Wang, Liu-Ding; Xu, Zhen-Min; Liang, Xiao; Qiu, Wen-Ran; Liu, Shao-Jiao; Dai, Ling-Ling; Wang, Ye-Fei; Guo, Chun-Yan; Qi, Xiang-Hua; Wang, Jian; Ding, Yan-Bing; Zhang, Yun-Ling; Liao, Xing.
Afiliação
  • Wang LD; Xiyuan Hospital, China Academy of Chinese Medical Sciences, Beijing 100091, China.

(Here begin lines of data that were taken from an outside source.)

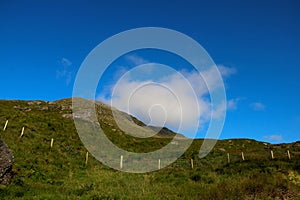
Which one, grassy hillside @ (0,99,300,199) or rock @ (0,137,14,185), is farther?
rock @ (0,137,14,185)

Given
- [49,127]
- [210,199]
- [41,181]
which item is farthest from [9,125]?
[210,199]

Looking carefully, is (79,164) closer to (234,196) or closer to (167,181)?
(167,181)

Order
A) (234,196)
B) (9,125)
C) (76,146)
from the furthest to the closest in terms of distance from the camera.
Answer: (76,146)
(9,125)
(234,196)

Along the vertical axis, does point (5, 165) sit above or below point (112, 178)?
above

  • Xu ZM; Center for Evidence-based Chinese Medicine, Institute of Basic Research in Clinical Medicine, China Academy of Chinese Medical Sciences, Beijing 100700, China.
  • Liang X; Graduate School, Beijing University of Chinese Medicine, Beijing 100029, China.
  • Qiu WR; Xiyuan Hospital, China Academy of Chinese Medical Sciences, Beijing 100091, China.
  • Liu SJ; Xiyuan Hospital, China Academy of Chinese Medical Sciences, Beijing 100091, China.
  • Dai LL; Graduate School, Beijing University of Chinese Medicine, Beijing 100029, China.
  • Wang YF; Graduate School, Beijing University of Chinese Medicine, Beijing 100029, China.
  • Guo CY; Graduate School, Beijing University of Chinese Medicine, Beijing 100029, China.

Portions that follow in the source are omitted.